Here are the tax changes that will affect your pocketbook in 2024
Global News
While inflation has eaten away at Canadians' pocketbooks in recent years, the resulting changes to how marginal tax rates and other benefits are indexed might be a boon for filers.
Canadians preparing their taxes and finances for 2024 might find a bit of help from an unexpected friend: inflation.
Though the rising cost of living tended to cool for much of 2023, still-elevated inflation from the last few years acts as a benchmark for a number of government programs and tax filing metrics.
In other words, after eating away at Canadians’ pocketbooks for a bad couple of years, inflation could pay it forward in 2024.
Here’s what’s new for tax filing, savings contributions and other financial changes in 2024.
Canadians’ marginal tax rates are set for a sizeable inflation adjustment this year.
The Canada Revenue Agency (CRA) uses the index of inflation from the previous year to determine how much tax Canadians pay on different amounts of income in the next year.
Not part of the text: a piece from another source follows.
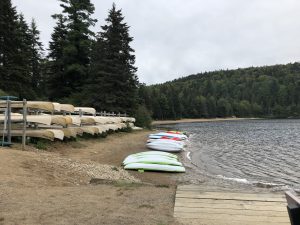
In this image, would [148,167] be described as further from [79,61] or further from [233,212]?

The higher the limits for each bracket, the less tax Canadians will pay on the corresponding portion of their income.
Since inflation peaked at a 41-year-high in 2022 and was elevated for much of that year, it has a big impact on the 2023 tax year — the one Canadians will be filing for this coming spring.
The federal indexation factor for 2023 was set at 6.3 per cent — a substantial jump from 2.4 per cent in 2022.